Bei Unfällen im Straßenverkehr und beim Alltagsradeln kann es zu schweren und sogar lebensbedrohlichen Verletzungen kommen. Neben Prellungen und Schürfungen erleiden Radler Knochenbrüche der Extremitäten wie der Unterarme oder Oberschenkel sowie des Schultergürtels oder erleiden Verletzungen des Schädels, das sogenannte Schädel–Hirn–Trauma (SHT).

„Der Klassiker beim Mountainbiken sind Verletzungen von Schlüsselbein und Schulter, die nach einem Salto meist den ersten Bodenkontakt haben“, so Steffen Thum. Er selbst wurde vor vielen Jahren bei einem Weltcup in Kanada von einem Auto erfasst und erlitt bei einem Sturz in Abu Dhabi einen Schlüsselbeinbruch: „Beides Mal wurde ich nach der Erstversorgung vor Ort im Ostalbklinikum optimal versorgt“, blickt er zurück. Brüche der Speiche im Handgelenk, Schultereckgelenksprengungen und Schlüsselbeinbrüche werden heute beim Orthopäden oder Unfallchirurgen ambulant behandelt und bei Bedarf operiert. Bei schwereren Verletzungen ist oft eine stationäre Behandlung im Krankenhaus notwendig. Immer häufiger müssen die Mediziner Patienten behandeln, die mit E–Bikes unterwegs sind, „dabei schneller fahren und auf der anderen Seite mit einem aggressiveren Bremsverhalten dieser Räder mit modernen Scheibenbremsen klarkommen müssen“, so Sebastian Weber.

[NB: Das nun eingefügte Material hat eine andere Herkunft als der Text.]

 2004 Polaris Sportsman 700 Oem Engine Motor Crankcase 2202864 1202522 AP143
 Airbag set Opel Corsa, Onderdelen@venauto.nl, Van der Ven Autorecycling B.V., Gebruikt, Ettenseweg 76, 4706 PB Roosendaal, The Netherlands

Bei älteren Radlern kommt es zudem häufiger vor, dass diese Medikamente zur Reduzierung der Blutgerinnung einnehmen, was bei Unfällen ein Problem werden kann. „Die zentrale Vorbeugungsmaßnahme ist heute kaum mehr der Rede wert: der Helm“, sagt Heribert Keller. Weil das Tragen eines Helms heutzutage die Regel ist, kommt einem weiteren Punkt eine große Bedeutung zu: Jeder Radfahrer sollte sich mit der Technik seines eigenen Rads vertraut machen.

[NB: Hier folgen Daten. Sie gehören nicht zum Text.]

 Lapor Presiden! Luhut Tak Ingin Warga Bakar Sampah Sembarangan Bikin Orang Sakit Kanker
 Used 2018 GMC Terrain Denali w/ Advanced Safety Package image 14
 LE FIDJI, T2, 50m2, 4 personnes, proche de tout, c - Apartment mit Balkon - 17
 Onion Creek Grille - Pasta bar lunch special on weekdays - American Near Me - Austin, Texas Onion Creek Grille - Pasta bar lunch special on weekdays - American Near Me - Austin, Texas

Ambitionierte Biker sollten laut Simon Gegenheimer Brust– und Rückenprotektoren sowie Schienbeinschoner tragen. Für die Profis Gegenheimer und Thum gehört ein Techniktraining zwingend zu den vorbeugenden, den präventiven Maßnahmen. Eine gute Fahrtechnik hilft laut Dr. Keller, Verletzungen zu vermeiden, die als Folge von Stürzen auftreten: „Je mehr man trainiert, desto sicherer wird man auch!“ Und nicht zuletzt sollte jeder, der auf einem Zweirad unterwegs ist, fit in Erster Hilfe sein. Dazu gehört, dass man Gelenkverrenkungen möglichst schnell wieder in die richtige Position bringt oder mit Hilfe eines Ersatzschlauchs einen Druckverband anlegt. Schürfwunden nach Stürzen werden noch vor Ort mit der Trinkflasche ausgespült.

Was für das Gros der ambitionierten Radfahrer selbstverständlich ist und ein wichtiger Punkt im Zuge der Vorbereitung auf eine Tour ist, wird von Hobbyradlern meist unterschätzt: ausreichend trinken und essen. Denn wenn der viel gefürchtete Hungerast kommt, dann helfen auch tausende Trainingskilometer nichts mehr — dann ist sprichwörtlich der Stecker gezogen. Aber auch bei vielen Tausend Trainingskilometern gilt es, die Balance zu halten, denn Überlastungsschäden sind im Radsport nicht selten.

„Auch wenn es noch so schwerfällt“, sagt Steffen Thum, „nach einer anstrengenden Trainingseinheit braucht der Körper Pause und Ruhe.“ Typische Überlastungsschäden, so weiß er, sind entzündete Knie.